What is needed: In the stretch from the line containing "From [400,252], [191,83], [255,149], [298,338], which" through the line containing "the warship, coastline", substitute "observer" for "camera" and reproduce those lines alone with everything else unchanged.

══ Available records

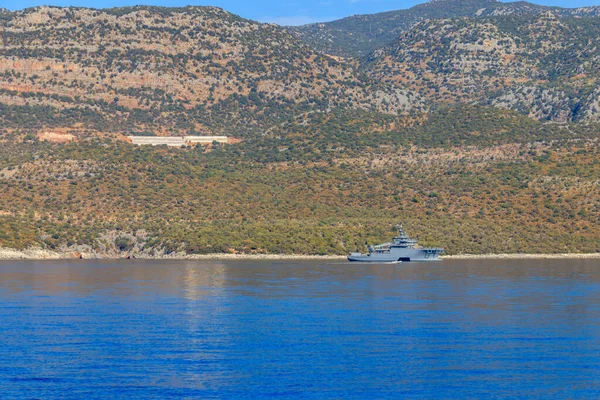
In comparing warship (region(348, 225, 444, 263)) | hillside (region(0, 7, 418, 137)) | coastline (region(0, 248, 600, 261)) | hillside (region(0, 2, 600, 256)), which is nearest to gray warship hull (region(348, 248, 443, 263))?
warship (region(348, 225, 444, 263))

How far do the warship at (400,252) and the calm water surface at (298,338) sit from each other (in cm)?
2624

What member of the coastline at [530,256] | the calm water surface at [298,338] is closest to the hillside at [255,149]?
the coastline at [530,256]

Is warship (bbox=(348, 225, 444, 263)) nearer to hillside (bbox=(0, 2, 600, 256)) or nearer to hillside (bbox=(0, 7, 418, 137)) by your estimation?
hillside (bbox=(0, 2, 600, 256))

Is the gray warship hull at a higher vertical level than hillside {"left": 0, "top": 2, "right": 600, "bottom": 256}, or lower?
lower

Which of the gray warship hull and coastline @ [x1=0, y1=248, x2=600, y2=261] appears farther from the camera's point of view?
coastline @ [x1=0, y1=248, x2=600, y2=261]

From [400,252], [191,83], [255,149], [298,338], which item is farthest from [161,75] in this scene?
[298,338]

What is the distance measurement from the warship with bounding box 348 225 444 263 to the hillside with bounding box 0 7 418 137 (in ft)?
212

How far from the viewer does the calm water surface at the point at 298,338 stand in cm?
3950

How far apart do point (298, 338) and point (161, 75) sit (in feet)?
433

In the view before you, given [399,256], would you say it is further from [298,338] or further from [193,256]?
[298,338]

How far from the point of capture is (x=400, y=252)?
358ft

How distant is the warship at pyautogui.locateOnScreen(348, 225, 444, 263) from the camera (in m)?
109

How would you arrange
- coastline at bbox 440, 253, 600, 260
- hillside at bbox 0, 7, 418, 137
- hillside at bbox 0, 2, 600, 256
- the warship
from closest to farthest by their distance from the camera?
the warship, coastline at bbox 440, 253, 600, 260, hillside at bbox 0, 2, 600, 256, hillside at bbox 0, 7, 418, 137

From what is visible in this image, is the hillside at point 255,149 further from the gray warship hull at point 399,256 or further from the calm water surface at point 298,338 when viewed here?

════
══ Available records

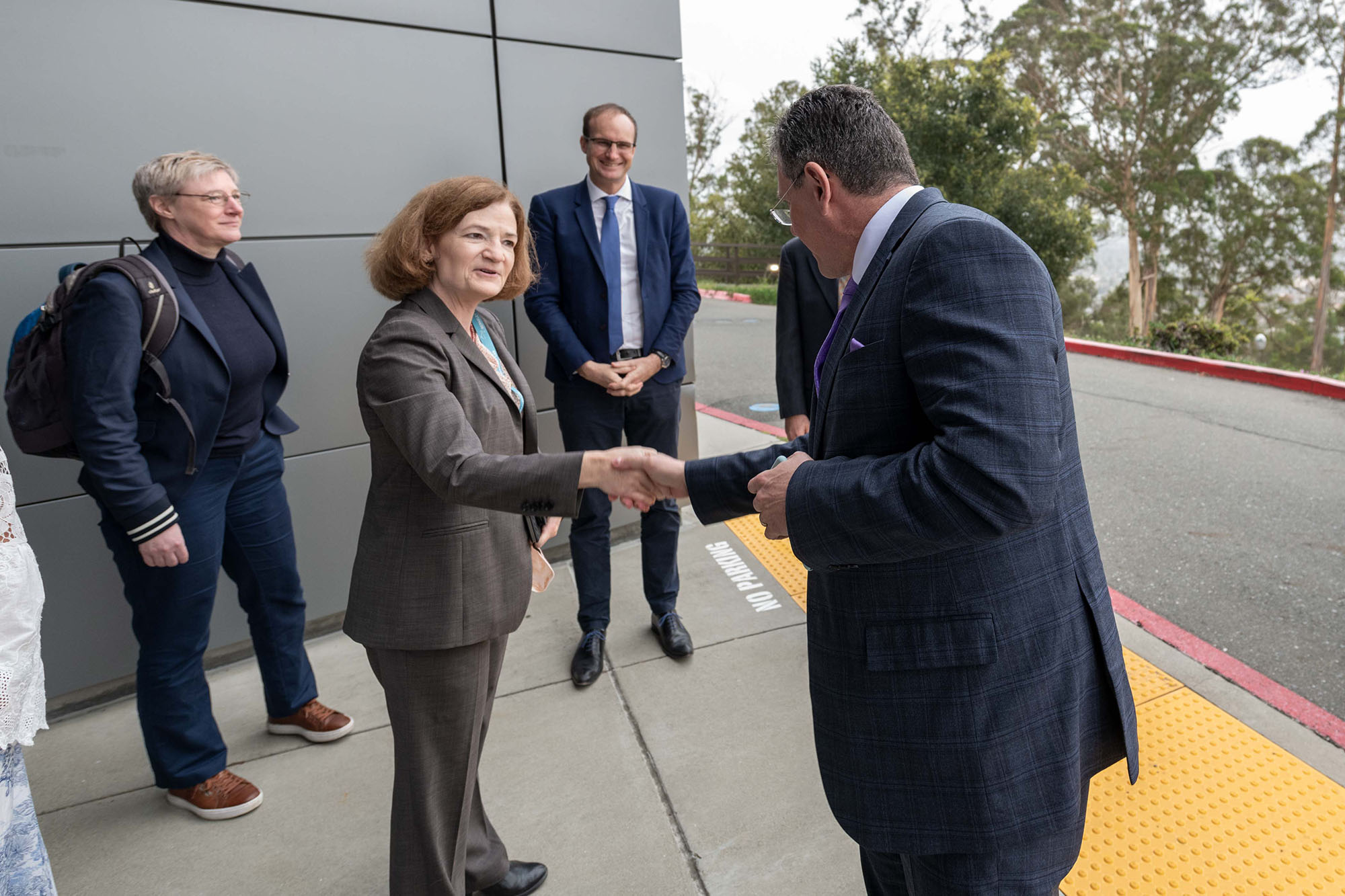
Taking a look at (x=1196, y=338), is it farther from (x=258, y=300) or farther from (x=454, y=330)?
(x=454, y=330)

════

Full output:
From [400,252], [191,83], [255,149], [298,338], which item is farthest from [161,75] in this scene?
[298,338]

What is the distance measurement from the warship with bounding box 348 225 444 263 to the hillside with bounding box 0 7 418 137 (in ft)?
212

How far from the viewer does the calm water surface at the point at 298,338 stand in cm?
3950

How far apart do point (298, 338) and point (161, 75) sit (in feet)?
433

In the view before you, given [399,256], would you say it is further from [298,338] or further from [193,256]?
[298,338]

How far from the point of capture is (x=400, y=252)?
358ft

How distant is the warship at pyautogui.locateOnScreen(348, 225, 444, 263) from the observer (in m)?
109

How would you arrange
- coastline at bbox 440, 253, 600, 260
- hillside at bbox 0, 7, 418, 137
- hillside at bbox 0, 2, 600, 256
- the warship
from closest to farthest by their distance from the observer?
the warship, coastline at bbox 440, 253, 600, 260, hillside at bbox 0, 2, 600, 256, hillside at bbox 0, 7, 418, 137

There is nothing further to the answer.